The OAIC then turned to the question of whether there was a breach of the APPs, specifically APP 6.1 which prohibits an entity from using or disclose personal information collected for a particular purpose, for a secondary purpose.
The OAIC’s position was that the employer had collected the employee’s personal information, including her full name, her husband’s full name, the medical event she suffered at work, the name of the hospital and the status of her health for the primary purpose of ensuring her welfare and to enable the employer to meet its WHS obligations to the individual, such as to complete an incident report.
The OAIC noted that while the information relating to the individual’s health status was vague, on balance, some of it constituted health information and was therefore sensitive information for the purposes of the Privacy Act.
According to the OAIC, the employer then used the personal information for the purpose of updating its staff, which was not the primary purpose for which the information was collected.
The OAIC also noted that the WHS Act did not require or expressly authorise the employer to use the individual’s personal information in the way it did, and that the employer could have discharged its obligations to other staff without identifying the complainant by name, which was the substantial part of her grievance.
The OAIC therefore found that the employer had interfered with the individual’s privacy in breach of the Privacy Act and ordered $3,000 in non-economic loss as well as $125.10 for out-of-pocket expenses. The OAIC refused to make the other orders sought, such as for economic loss (noting that it was the individual’s decision to resign from her employment), a donation to a charitable organisation or provision of an employment reference.
Lessons for employers
As mentioned at the outset, managing ill or injured employees in the workplace requires employers to consider a number of obligations under various workplace laws, some of which may unfortunately conflict with each other.
As much as reasonably practicable, employees and employers should openly communicate with each other about personal information so that these competing obligations can be managed appropriately and with the agreement of both the employee and the employer.

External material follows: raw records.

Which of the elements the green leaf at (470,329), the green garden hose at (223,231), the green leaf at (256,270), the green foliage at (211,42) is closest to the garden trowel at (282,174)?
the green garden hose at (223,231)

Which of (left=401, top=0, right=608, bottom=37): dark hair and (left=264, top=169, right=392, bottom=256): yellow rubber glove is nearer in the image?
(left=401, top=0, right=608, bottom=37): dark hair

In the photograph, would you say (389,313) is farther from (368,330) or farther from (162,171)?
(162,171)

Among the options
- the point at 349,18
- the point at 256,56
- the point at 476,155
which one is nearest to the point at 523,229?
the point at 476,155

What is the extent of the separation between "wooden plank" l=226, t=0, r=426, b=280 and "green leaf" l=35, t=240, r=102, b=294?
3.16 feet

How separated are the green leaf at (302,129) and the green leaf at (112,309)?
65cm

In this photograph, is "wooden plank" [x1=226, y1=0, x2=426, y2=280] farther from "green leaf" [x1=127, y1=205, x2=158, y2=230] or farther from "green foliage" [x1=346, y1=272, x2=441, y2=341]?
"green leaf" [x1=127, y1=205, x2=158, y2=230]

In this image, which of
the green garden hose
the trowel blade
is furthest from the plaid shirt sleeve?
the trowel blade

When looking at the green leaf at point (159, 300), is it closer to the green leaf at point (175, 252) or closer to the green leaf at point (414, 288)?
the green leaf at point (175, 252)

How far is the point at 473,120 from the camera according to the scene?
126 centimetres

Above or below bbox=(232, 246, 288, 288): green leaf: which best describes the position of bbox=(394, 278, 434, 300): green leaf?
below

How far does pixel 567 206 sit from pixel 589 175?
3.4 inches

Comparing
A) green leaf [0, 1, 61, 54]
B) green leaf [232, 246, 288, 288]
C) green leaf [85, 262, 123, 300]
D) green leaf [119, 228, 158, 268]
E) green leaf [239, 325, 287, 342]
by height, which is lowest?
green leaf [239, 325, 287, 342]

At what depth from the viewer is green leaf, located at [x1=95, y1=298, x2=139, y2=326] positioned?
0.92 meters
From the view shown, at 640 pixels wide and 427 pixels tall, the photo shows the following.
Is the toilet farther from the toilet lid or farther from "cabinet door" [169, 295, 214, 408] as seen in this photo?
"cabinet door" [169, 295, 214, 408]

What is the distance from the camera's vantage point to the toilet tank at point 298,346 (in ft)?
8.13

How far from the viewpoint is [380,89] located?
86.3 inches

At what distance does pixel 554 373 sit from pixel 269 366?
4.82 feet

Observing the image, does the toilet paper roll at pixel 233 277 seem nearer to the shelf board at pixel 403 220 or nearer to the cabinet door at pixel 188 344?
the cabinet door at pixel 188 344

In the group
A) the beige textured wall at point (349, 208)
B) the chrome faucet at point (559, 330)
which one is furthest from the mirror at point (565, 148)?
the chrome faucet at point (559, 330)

Conflicting legal obligations imposed on employers and decisions like this one make it almost impossible for employers to be able to comply with one legal obligation without breaching another. Decisions like this impede an employer from openly and transparently engaging with employees about matters that do genuinely affect them in the workplace, such as witnessing a traumatic medical event.
As always, legal advice should be sought when confronted with a conflict of laws situation to give your business the best possible chance of minimising risk.